Идея translatio imperii сочеталась с идеей translatio studii – переноса знаний, миграции культуры. В обоих случаях и в политической и в духовной сферах подчеркивалось всемирно-историческое значение традиции, преемственности.
Французский поэт второй половины XII века Кретьен де Труа писал: впервые рыцарство и духовенство приобрели славу в Греции; затем рыцарственность вместе с высшей образованностью перешли к Риму, а ныне процветают во Франции, и дай Бог, что бы они никогда ее не покинули (96, I, 102). Наряду с национальными интерпретациями существовала и общезападная: «Все могущество и человеческая мудрость, родившиеся на Востоке, завершаются на Западе» (Оттон Фрейзингенский). Но это движение во времени присуще лишь эфемерным земным образованиям. Преходящему характеру, текучести и неустойчивости (mutabilitas) земных царств противостоит вечность и постоянство (stabilitas) «Града божия». В такого рода противопоставлении земной истории небесной неподвижности время интерпретируется как дурное начало, как нечто такое, чему, собственно, не следовало бы быть.

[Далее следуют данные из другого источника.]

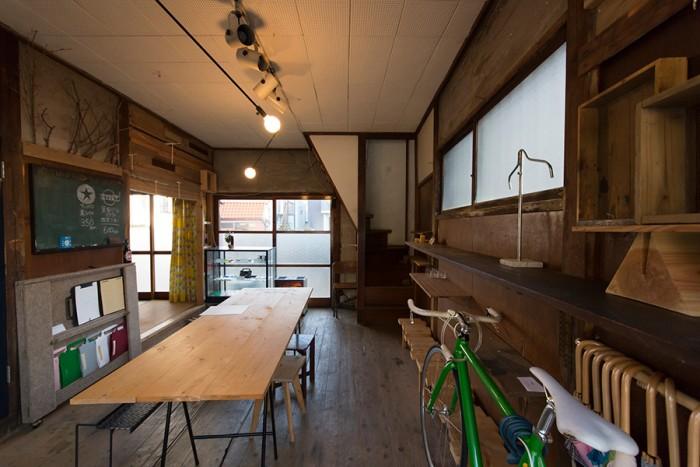 1階のギャラリー。解体時に出た廃材を使って、劣化した壁をアレンジ。中央のテーブルは用途に応じて簡単にバラすことができる。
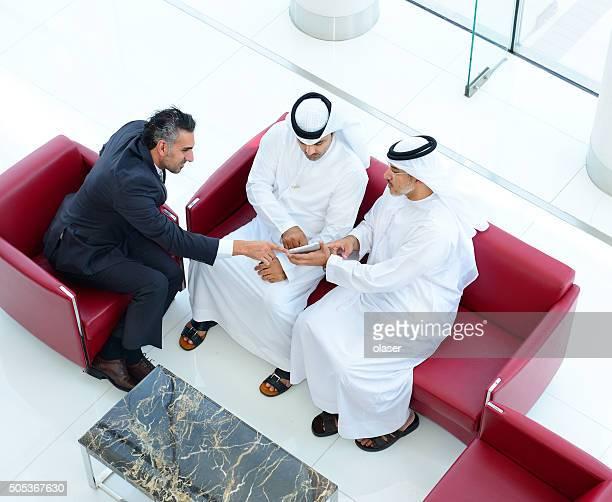 Tres hombres de negocios árabe en reunión, con comprimidos y teléfonos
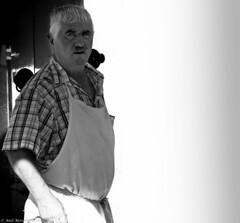 le boucher. (Neil. Moralee) Tags: franceneilmoralee neilmoralee boucher butcher man meat work working bright brite shadow old mature french candid neil moralee nikon d7100 portrait black white blackandwhite bw mono monochrome contrast sunshine food market village shop shopping apron butchery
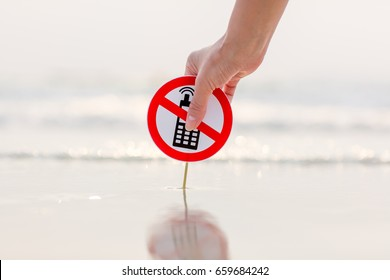 "Female hand holding ""No phone calls"" sign on the beach"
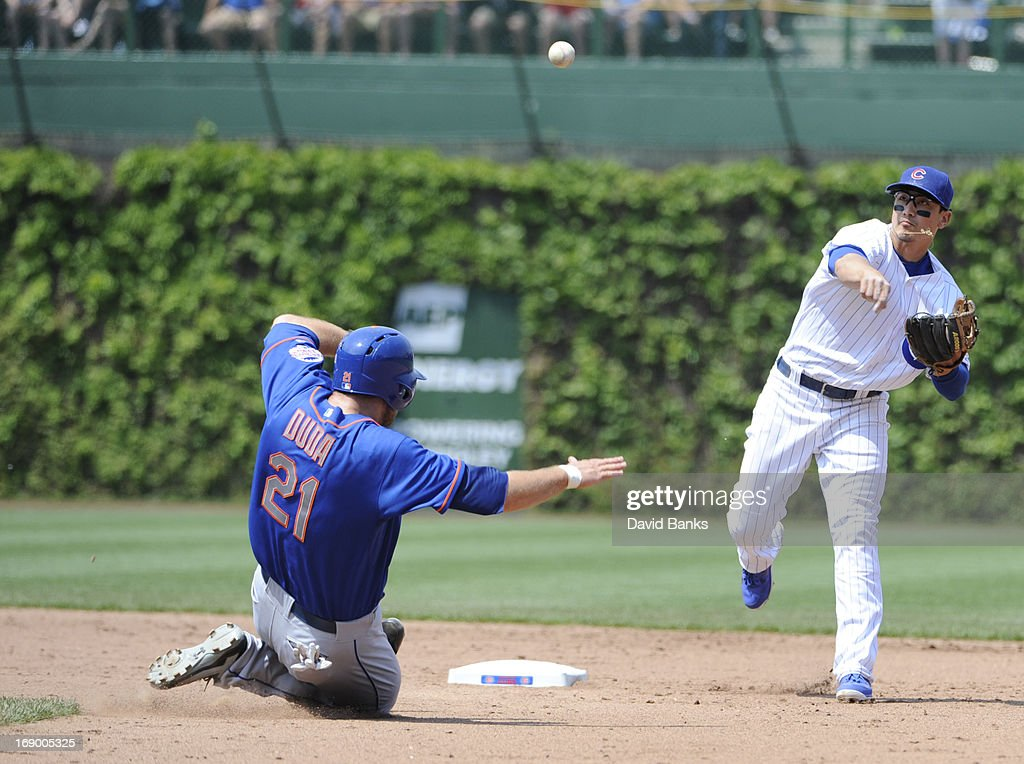 <a gi-track='captionPersonalityLinkClicked' href=/galleries/search?phrase=Darwin+Barney&family=editorial&specificpeople=537975 ng-click='$event.stopPropagation()'>Darwin Barney</a> #15 of the Chicago Cubs forces out <a gi-track='captionPersonalityLinkClicked' href=/galleries/search?phrase=Lucas+Duda&family=editorial&specificpeople=7172550 ng-click='$event.stopPropagation()'>Lucas Duda</a> #21 of the New York Mets during the sixth inning on May 18, 2013 at Wrigley Field in Chicago, Illinois.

Как концепция Иеронима о четырех монархиях, так и учение Августина о шести возрастах человечества опираются на представление о божественном провидении, заранее определившем план и последовательность мировой истории. В ней нет спонтанного развития, но есть лишь развертывание первоначального плана, видимое воплощение божественных символов. Господствующий класс феодального общества, духовенство и рыцарство, видел в себе смысл и завершение истории.
Представление об истории, открытой в будущее, Богатой новыми возможностями, было чуждо сознанию этой эпохи.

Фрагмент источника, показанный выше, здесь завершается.